> _Exercise objective_
Update the listing below by replacing "green cloth sling" with "green canvas sling" and leave everything else the same.

Provided entries start

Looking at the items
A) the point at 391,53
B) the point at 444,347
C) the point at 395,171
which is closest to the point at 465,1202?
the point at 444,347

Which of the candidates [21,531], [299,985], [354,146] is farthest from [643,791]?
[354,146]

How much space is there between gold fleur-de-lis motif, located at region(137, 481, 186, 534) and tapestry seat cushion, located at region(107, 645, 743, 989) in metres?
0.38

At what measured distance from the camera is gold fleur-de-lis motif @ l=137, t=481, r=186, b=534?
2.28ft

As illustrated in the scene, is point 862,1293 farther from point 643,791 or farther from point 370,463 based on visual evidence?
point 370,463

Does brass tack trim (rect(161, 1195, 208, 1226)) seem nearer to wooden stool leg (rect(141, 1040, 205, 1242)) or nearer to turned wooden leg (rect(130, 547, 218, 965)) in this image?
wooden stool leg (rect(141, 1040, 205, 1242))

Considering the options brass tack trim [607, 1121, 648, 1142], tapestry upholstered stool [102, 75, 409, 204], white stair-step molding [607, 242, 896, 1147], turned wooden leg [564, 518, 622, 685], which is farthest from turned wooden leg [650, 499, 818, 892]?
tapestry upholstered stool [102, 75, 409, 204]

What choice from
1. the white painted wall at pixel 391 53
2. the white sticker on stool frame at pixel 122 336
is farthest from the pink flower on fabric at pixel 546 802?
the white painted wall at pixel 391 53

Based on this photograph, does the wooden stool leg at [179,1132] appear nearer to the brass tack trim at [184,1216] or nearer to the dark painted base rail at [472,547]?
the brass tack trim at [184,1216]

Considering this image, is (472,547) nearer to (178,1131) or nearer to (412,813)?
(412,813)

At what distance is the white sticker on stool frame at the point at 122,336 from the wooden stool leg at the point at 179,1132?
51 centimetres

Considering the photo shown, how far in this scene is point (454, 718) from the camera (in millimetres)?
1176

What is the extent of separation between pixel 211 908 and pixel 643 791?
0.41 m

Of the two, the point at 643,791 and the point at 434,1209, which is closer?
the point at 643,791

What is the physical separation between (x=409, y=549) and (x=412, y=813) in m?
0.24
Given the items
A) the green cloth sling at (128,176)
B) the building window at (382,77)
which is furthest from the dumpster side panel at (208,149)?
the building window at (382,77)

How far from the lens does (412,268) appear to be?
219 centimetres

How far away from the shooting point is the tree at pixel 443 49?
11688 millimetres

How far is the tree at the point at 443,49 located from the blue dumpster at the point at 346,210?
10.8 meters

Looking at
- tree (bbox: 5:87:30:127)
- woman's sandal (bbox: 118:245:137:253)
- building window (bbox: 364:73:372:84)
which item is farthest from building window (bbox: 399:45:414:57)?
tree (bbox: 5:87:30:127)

Provided entries end

> _Result of this exercise_
Looking at the items
A) the point at 391,53
B) the point at 444,347
C) the point at 395,171
which is closest to the point at 465,1202?
the point at 444,347

Which of the candidates [21,531], [299,985], [354,146] is farthest from [643,791]?
[354,146]

How much space is there between gold fleur-de-lis motif, located at region(137, 481, 186, 534) and tapestry seat cushion, located at region(107, 645, 743, 989) in metres?
0.38

At what measured distance from the camera is gold fleur-de-lis motif @ l=137, t=481, r=186, b=534?
2.28ft

As illustrated in the scene, is point 862,1293 farther from point 643,791 or farther from point 370,463 based on visual evidence?
point 370,463

Does brass tack trim (rect(161, 1195, 208, 1226)) seem nearer to wooden stool leg (rect(141, 1040, 205, 1242)) or nearer to turned wooden leg (rect(130, 547, 218, 965)) in this image?
wooden stool leg (rect(141, 1040, 205, 1242))

Considering the options brass tack trim [607, 1121, 648, 1142], tapestry upholstered stool [102, 75, 409, 204], white stair-step molding [607, 242, 896, 1147], turned wooden leg [564, 518, 622, 685], which is farthest from turned wooden leg [650, 499, 818, 892]?
tapestry upholstered stool [102, 75, 409, 204]

What choice from
1. the white painted wall at pixel 391 53
2. the white sticker on stool frame at pixel 122 336
is farthest from the pink flower on fabric at pixel 546 802?
the white painted wall at pixel 391 53

Based on this photograph, does the wooden stool leg at [179,1132] appear nearer to the brass tack trim at [184,1216] or nearer to the dark painted base rail at [472,547]?
the brass tack trim at [184,1216]

Considering this image, is (472,547) nearer to (178,1131) or nearer to (412,813)?
(412,813)

At what distance is the white sticker on stool frame at the point at 122,336 from the wooden stool leg at the point at 179,1132?
51 centimetres

Considering the photo shown, how far in this scene is point (454, 718) from the camera (in millimetres)?
1176

What is the extent of separation between pixel 211 908 and pixel 643 791?
0.41 m

Of the two, the point at 643,791 and the point at 434,1209, which is closer?
the point at 643,791

What is the physical separation between (x=409, y=549) and (x=412, y=813) in m?
0.24
Given the items
A) the green canvas sling at (128,176)
B) the building window at (382,77)
which is furthest from the dumpster side panel at (208,149)?
the building window at (382,77)

How far from the lens does (412,268) appear to be?
219 centimetres

How far away from the shooting point is the tree at pixel 443 49?
11688 millimetres

How far is the tree at the point at 443,49 located from the blue dumpster at the point at 346,210?
10.8 meters

Looking at
- tree (bbox: 5:87:30:127)
- woman's sandal (bbox: 118:245:137:253)
- building window (bbox: 364:73:372:84)
which item is farthest from building window (bbox: 399:45:414:57)?
tree (bbox: 5:87:30:127)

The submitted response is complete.